TAMPA — Where are Fred and Ethel Mertz when you need them?
If you remember fondly the episodes of I Love Lucy about the chocolate factory or the wine vat or the health potion Vitameatavegamin, then Suzanne LaRusch's one-woman show is right down your alley. But An Evening with Lucille Ball: Thank You for Asking is only fitfully interesting to anyone who would be quite happy never to see another rerun of the hallowed sitcom.
A big part of the problem is LaRusch's script, co-written with Lucie Arnaz, the great comedian's daughter who also directed. It's 1974, and Ball is doing a Q&A session at a theater, not exactly a pivotal moment in her life. The solo shows that work — say, the late Spalding Gray's monologues — tend to be grounded in meaningful or telling events. Here, Lucy's little existential crisis in her dressing room about whether the audience loves her for herself or just her screen character is hard to care about.
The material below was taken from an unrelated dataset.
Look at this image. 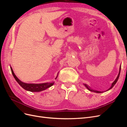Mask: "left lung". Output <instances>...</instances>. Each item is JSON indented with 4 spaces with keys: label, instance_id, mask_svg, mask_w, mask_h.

LaRusch interacts with taped voices of fans and employees of the theater (among the voices are those of Lucie and Desi Arnaz Jr.), and it quickly becomes tiresome to have so much of the exposition of the play recited by these unseen, insignificant characters. Especially annoying is the voice over an intercom of a clueless young woman who can't comprehend that Lucy isn't going to be doing her TV show onstage that night.
The lameness of the premise is too bad, because LaRusch is a skilled impersonator of Lucy, especially of her screwball facial expressions and incomparable slapstick. Her pantomime of pulling on a pair of tights is priceless, and she stuffs an impressive amount of chocolate into her mouth. She also has the mannerisms of Ball the hard-driving but vulnerable show business executive down pat, constantly fiddling with her jewelry, tugging at the cuffs of her blouse.
The Q&A covers the high points of Lucy's career, aided by some vintage video projected on a screen above the stage of the Jaeb Theater, which is set up in cabaret-style seating. LaRusch answers questions about how I Love Lucy started in 1951 as an offshoot of Ball's radio show My Favorite Husband, what really happened in that wine vat ("It was like stepping into a vat of slimy eyeballs") and how she did her trademark crying shtick. The show ends with a sentimental tribute to Desi Arnaz, "the most exciting, handsome, frustrating man" in Lucy's life, only suggesting his boozing and womanizing.
In a way, An Evening with Lucille Ball is a missed opportunity. Ball was probably more familiar than any other actor to American audiences for decades, from her days as an ingenue in movies like Du Barry Was a Lady and The Fuller Brush Girl to the Lucy shows on TV to her star turn on Broadway in Wildcat. But LaRusch only scratches the surface of her epic life story.